The Glue that Binds: Cloud Management Software and the 7 Key Components of Private Clouds – Part 1

While the IT industry, analysts and media continue to do a pretty decent job at outlining, defining and documenting cloud computing and successful early deployments, I thought to contribute to the overall conversation by discussing some of the key elements that we at Platform Computing have identified to be necessary for private clouds, resulting from our own conversations within the industry and with our customers. This will be a two-part blog series that provides some recommendations for companies evaluating internal shared infrastructures by discussing seven key requirements for private clouds and underlying cloud management software.

As we see it, here are the seven key components of a private cloud environment:

  1. Heterogeneous systems support – The private cloud needs to support an organization’s heterogeneous infrastructure, as well as resources from external providers. This includes server, storage and networking hardware, operating systems, hypervisors, storage systems, and file systems.

  2. Integration with management tools – Enterprises use a variety of IT management tools for security, provisioning, systems management, directory, reporting, billing, data management, regulation, and compliance. Cloud computing does not replace these tools. Instead, properly designed private cloud management software easily integrates with existing tools and invokes them as needed during cloud operations.

  3. Configurable resource allocation policies – The cloud must be workload-aware as well as resource-aware. This means that the cloud management software can determine the most efficient placement of application workloads. The cloud management software guarantees resource reservations to its customers based on well-defined policies. And, when demand peaks, the software is able to arbitrate resources based on business priorities of various parts of the cloud workload to cost-effectively meet SLAs.

  4. Integration with workload managers, middleware and applications – Clouds exist to run applications. In addition to a self-service portal for users to request virtual or physical machines, private cloud management software provides flexible API’s to enable easy integration with the enterprise’s essential workload managers, middleware, and applications.

  5. Support IT and business processes – Clouds provide support for various IT and business processes and allow IT to automate many of its operations. In fact, cloud management enables the definition and ongoing modifications of many IT management processes that had been performed manually.

  6. Extensible to external resources – In addition to providing more flexible services with internal resources, the cloud should enable managed access to external resources that are hosted by service providers. This enables more flexible capacity planning where additional resources can be used and paid for only when needed, while centrally controlling access and metering of these services.

  7. Enterprise, not workgroup, solution – An organization usually consists of multiple departments and locations, often distributed internationally. A flexible cloud scales to meet their diverse needs in real time. While cloud computing may be adopted initially within an individual line of business or location, it enables the integration of IT across the enterprise by reconfiguring rather than replacing the private cloud management software. Therefore, a private cloud can be an enterprise-wide IT services delivery system that provides transparent and consistent access to global resources.

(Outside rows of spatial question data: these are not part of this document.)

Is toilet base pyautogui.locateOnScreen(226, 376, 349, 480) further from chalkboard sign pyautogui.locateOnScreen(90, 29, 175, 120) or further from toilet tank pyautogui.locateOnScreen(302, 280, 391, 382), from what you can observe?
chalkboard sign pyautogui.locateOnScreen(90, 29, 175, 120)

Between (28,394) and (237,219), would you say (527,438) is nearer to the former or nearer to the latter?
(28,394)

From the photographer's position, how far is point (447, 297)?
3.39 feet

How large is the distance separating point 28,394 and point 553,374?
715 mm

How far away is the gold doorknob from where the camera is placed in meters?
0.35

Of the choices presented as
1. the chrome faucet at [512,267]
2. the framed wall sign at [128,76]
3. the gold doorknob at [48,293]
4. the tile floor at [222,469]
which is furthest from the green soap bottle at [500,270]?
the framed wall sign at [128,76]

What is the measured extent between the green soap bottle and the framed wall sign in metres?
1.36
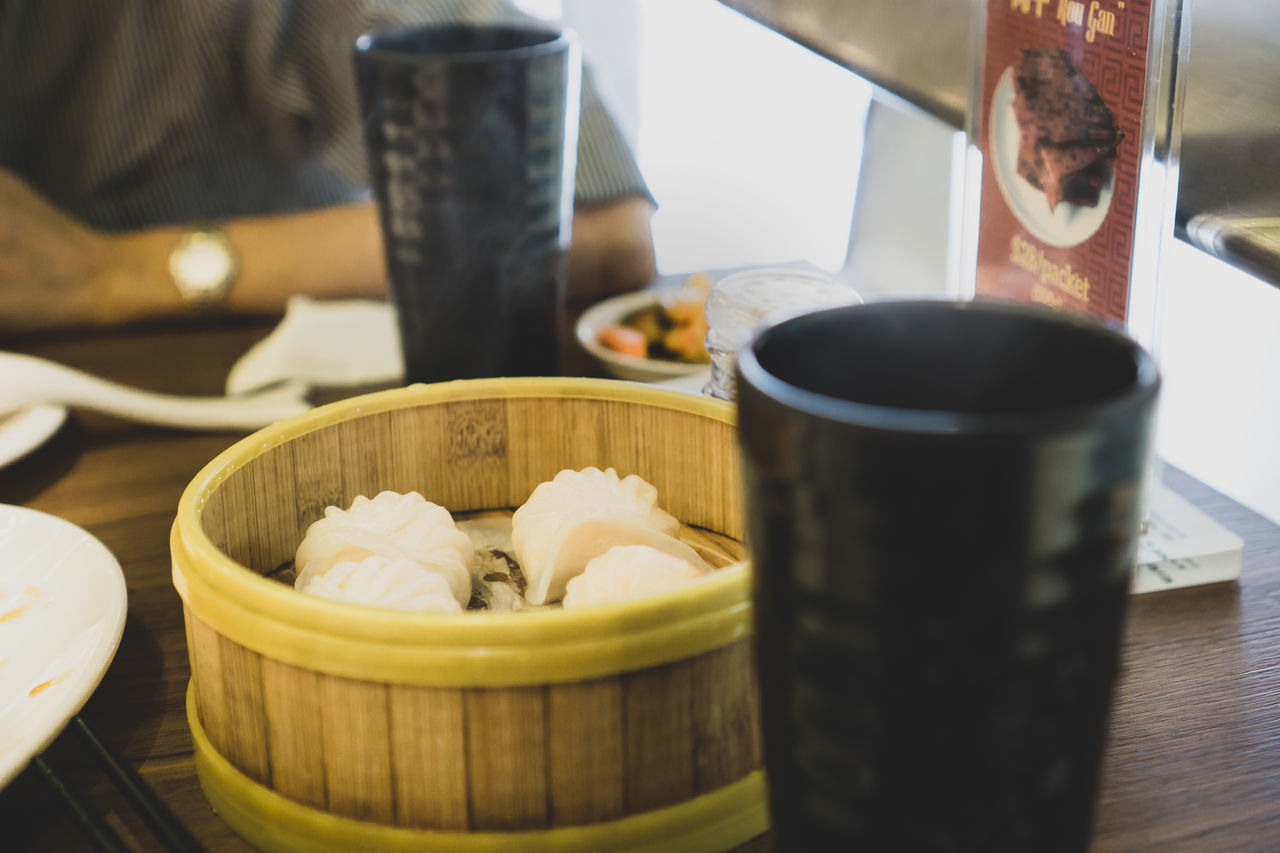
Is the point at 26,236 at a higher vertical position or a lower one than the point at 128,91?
lower

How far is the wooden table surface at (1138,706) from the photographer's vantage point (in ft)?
1.66

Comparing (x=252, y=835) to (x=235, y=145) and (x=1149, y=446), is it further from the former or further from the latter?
(x=235, y=145)

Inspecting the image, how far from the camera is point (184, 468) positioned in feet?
3.08

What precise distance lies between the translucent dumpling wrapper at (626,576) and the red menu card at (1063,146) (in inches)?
13.7

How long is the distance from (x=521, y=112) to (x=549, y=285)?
160 millimetres

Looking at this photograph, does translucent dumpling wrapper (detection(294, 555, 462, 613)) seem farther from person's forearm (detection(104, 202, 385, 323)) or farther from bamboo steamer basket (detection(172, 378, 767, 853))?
person's forearm (detection(104, 202, 385, 323))

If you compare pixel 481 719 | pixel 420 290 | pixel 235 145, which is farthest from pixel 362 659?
pixel 235 145

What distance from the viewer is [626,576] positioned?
19.2 inches

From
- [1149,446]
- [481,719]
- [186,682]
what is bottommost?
[186,682]

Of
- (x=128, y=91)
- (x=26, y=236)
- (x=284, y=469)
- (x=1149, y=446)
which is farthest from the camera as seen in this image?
(x=128, y=91)

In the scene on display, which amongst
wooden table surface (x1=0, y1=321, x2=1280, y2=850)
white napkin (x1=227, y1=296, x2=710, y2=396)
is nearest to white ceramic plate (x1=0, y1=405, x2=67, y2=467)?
wooden table surface (x1=0, y1=321, x2=1280, y2=850)

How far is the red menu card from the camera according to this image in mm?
641

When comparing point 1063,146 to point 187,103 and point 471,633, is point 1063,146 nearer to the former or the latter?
point 471,633

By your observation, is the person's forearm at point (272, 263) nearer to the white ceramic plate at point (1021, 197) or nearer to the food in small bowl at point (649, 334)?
the food in small bowl at point (649, 334)
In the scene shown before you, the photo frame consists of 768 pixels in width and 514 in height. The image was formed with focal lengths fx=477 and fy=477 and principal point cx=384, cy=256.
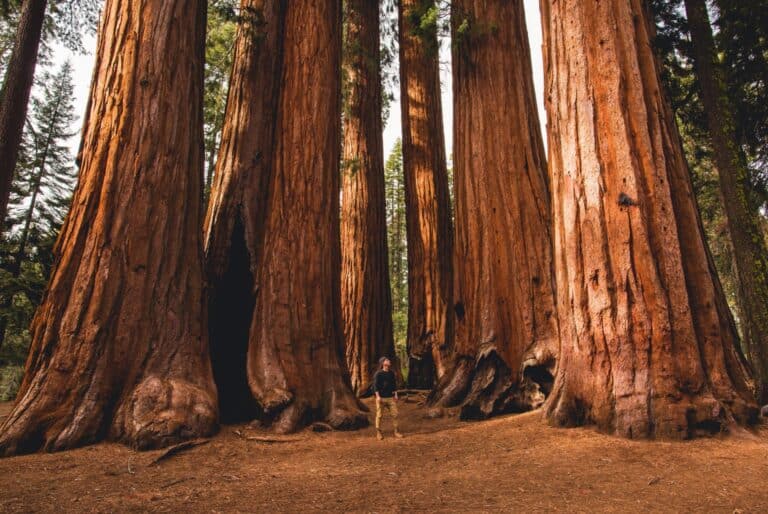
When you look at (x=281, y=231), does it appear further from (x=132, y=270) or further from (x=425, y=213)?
(x=425, y=213)

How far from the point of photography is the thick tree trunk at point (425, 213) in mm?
9859

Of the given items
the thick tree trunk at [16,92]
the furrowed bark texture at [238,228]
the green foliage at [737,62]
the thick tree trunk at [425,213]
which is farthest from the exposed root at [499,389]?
the thick tree trunk at [16,92]

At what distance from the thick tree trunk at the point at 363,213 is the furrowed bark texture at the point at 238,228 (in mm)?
3475

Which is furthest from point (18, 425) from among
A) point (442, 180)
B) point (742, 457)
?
point (442, 180)

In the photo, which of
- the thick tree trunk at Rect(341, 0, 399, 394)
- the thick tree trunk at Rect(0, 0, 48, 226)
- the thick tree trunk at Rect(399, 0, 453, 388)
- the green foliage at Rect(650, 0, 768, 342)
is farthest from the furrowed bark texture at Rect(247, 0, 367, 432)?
the green foliage at Rect(650, 0, 768, 342)

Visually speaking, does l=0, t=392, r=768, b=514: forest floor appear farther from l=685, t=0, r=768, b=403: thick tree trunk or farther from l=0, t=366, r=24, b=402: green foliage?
l=0, t=366, r=24, b=402: green foliage

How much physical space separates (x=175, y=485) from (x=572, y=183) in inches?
160

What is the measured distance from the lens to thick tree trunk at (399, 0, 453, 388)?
9.86m

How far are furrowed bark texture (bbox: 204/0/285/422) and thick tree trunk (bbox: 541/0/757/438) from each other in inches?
142

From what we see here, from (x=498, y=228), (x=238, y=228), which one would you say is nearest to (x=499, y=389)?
(x=498, y=228)

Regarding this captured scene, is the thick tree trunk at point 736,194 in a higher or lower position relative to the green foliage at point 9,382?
higher

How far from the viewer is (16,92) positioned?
6.96 meters

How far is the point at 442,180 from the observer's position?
36.0 feet

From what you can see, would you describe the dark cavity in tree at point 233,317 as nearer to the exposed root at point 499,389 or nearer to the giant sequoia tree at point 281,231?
the giant sequoia tree at point 281,231
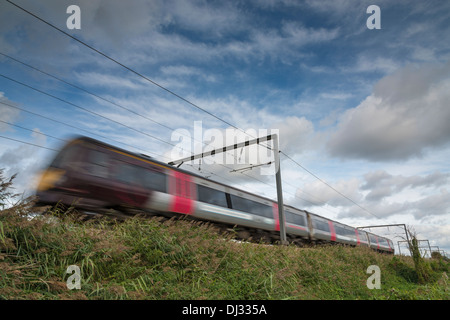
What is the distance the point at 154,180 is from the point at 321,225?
16.6m

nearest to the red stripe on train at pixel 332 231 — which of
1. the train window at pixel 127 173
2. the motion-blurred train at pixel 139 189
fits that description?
the motion-blurred train at pixel 139 189

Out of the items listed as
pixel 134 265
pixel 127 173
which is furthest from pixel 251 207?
pixel 134 265

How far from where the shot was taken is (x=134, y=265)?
4.54 meters

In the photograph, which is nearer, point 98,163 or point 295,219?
point 98,163

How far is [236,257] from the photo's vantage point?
5707 millimetres

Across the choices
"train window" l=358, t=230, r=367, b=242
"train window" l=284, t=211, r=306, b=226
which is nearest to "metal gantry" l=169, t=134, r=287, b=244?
"train window" l=284, t=211, r=306, b=226

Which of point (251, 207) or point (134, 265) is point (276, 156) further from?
point (134, 265)

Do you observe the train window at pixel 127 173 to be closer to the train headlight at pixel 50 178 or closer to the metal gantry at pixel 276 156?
the train headlight at pixel 50 178

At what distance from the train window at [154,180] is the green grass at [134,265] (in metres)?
3.81

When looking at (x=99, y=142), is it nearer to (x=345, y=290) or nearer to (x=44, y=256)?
(x=44, y=256)

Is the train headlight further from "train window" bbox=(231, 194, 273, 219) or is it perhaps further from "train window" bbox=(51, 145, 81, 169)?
"train window" bbox=(231, 194, 273, 219)

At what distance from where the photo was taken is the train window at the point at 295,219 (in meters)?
18.3

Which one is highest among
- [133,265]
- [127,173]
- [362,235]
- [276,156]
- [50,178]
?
[276,156]
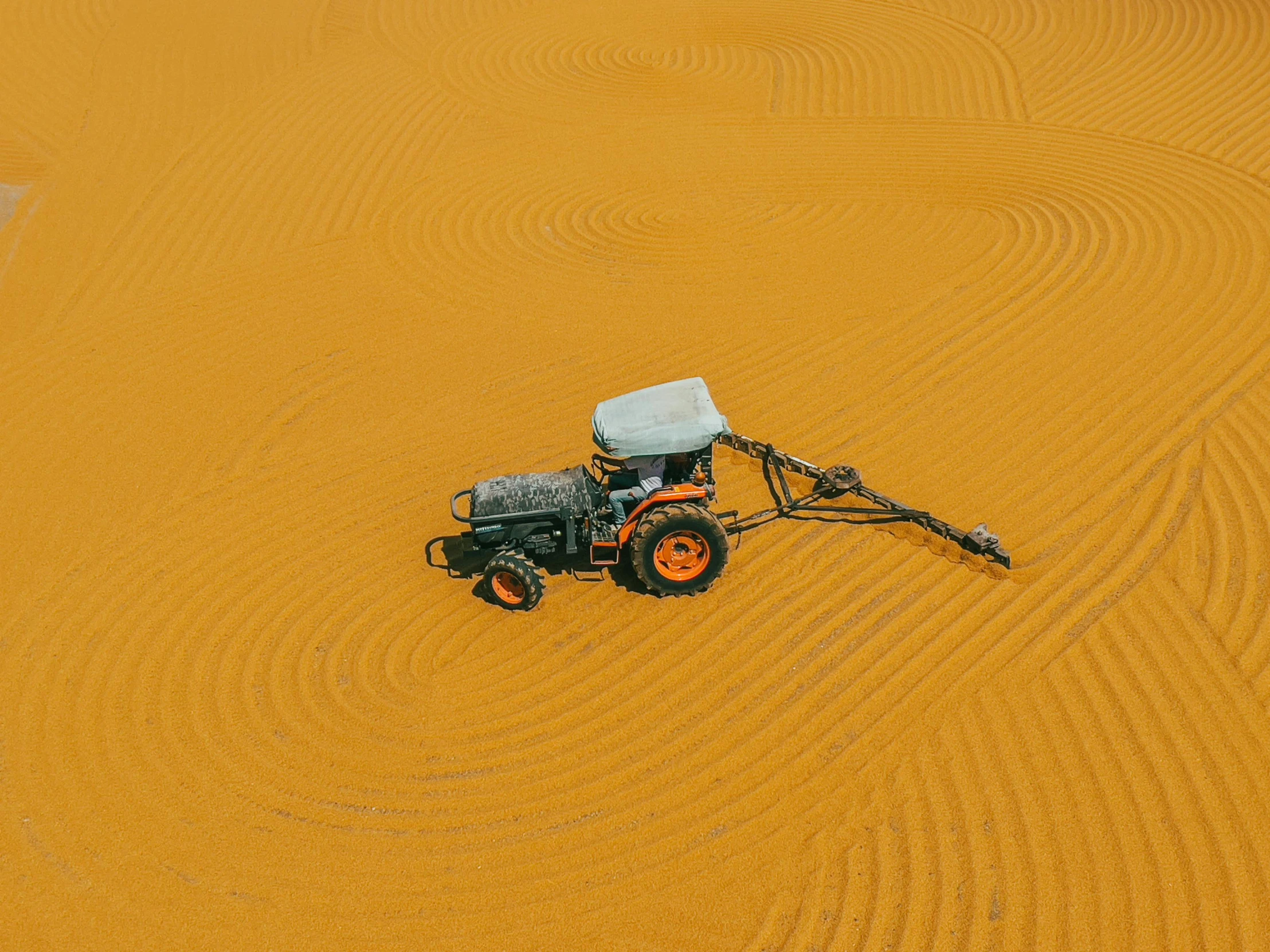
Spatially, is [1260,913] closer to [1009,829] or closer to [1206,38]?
[1009,829]

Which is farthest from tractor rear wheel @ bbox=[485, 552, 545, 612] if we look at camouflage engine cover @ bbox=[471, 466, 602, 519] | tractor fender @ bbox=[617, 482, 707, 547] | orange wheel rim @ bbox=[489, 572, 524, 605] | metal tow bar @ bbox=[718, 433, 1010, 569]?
metal tow bar @ bbox=[718, 433, 1010, 569]

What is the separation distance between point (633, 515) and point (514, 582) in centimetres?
94

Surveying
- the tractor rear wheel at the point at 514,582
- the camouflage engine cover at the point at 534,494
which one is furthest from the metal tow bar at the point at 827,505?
the tractor rear wheel at the point at 514,582

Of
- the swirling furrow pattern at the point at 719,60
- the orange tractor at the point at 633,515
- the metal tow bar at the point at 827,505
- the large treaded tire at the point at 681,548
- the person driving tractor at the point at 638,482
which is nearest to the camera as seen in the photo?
the large treaded tire at the point at 681,548

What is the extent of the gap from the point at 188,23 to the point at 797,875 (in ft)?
53.1

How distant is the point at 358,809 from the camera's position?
228 inches

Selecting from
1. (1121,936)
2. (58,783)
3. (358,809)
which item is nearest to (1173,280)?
(1121,936)

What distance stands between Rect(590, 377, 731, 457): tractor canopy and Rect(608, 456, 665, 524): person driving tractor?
154 millimetres

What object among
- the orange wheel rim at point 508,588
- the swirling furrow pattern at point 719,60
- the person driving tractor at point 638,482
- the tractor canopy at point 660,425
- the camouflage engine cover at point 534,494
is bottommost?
the orange wheel rim at point 508,588

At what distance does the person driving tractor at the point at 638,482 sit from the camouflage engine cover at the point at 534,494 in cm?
16

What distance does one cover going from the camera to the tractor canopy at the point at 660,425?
6871 millimetres

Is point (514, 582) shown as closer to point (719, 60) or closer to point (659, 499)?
point (659, 499)

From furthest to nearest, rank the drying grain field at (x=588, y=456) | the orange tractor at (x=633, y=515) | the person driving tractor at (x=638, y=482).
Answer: the person driving tractor at (x=638, y=482), the orange tractor at (x=633, y=515), the drying grain field at (x=588, y=456)

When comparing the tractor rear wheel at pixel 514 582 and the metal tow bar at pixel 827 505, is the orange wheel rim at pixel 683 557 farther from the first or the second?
the tractor rear wheel at pixel 514 582
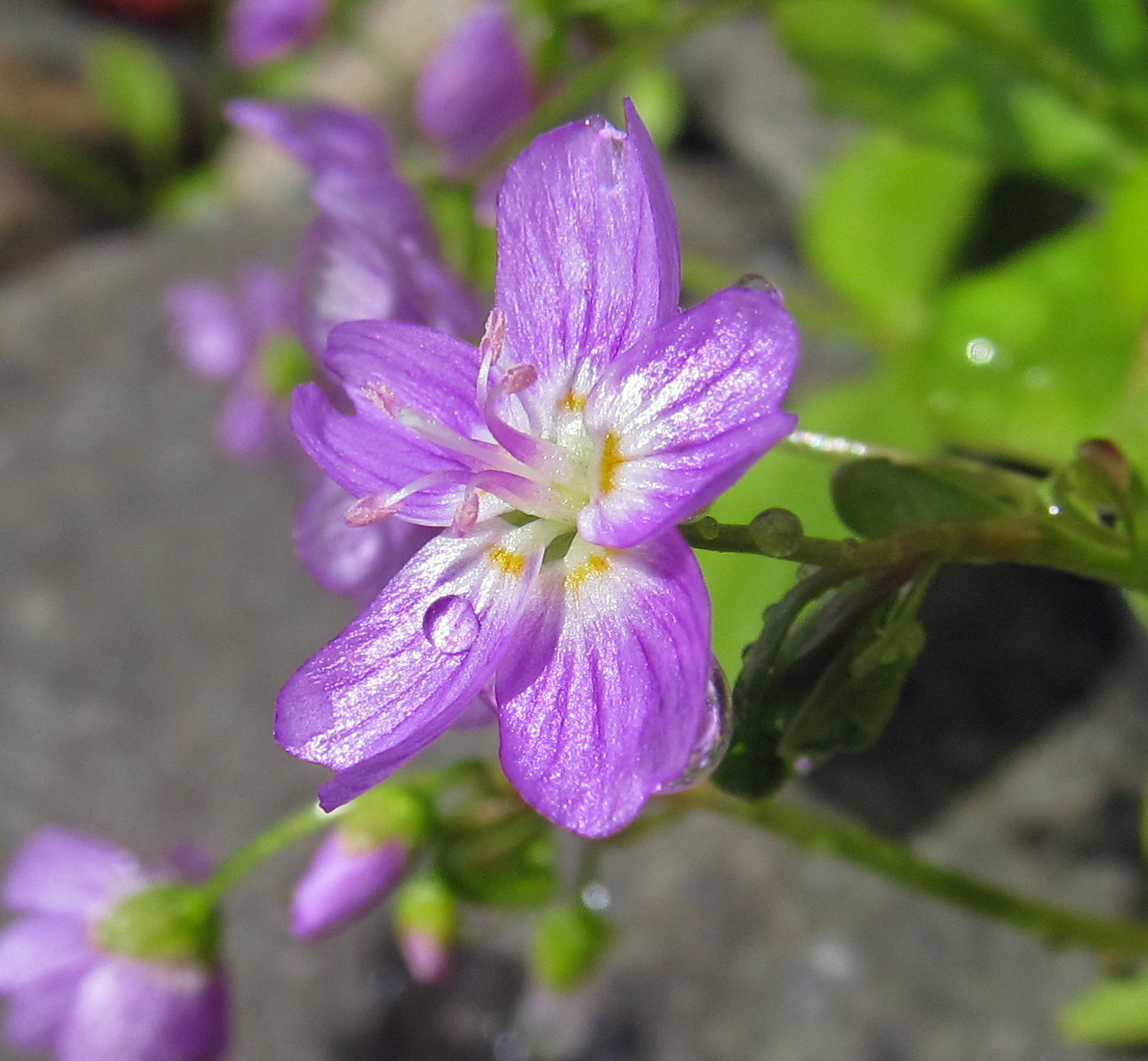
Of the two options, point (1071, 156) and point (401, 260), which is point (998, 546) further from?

It’s very important for companies to remember that just like other mission-critical enterprise business systems and services, a private cloud is built by the IT organization, not bought from a vendor. Private cloud management software is the key to enabling IT to configure its data center resources, integrating its management tools, and supporting its applications and business processes. You could consider it “the glue” that binds together enterprise data center operations as organizations move into the era of cloud computing.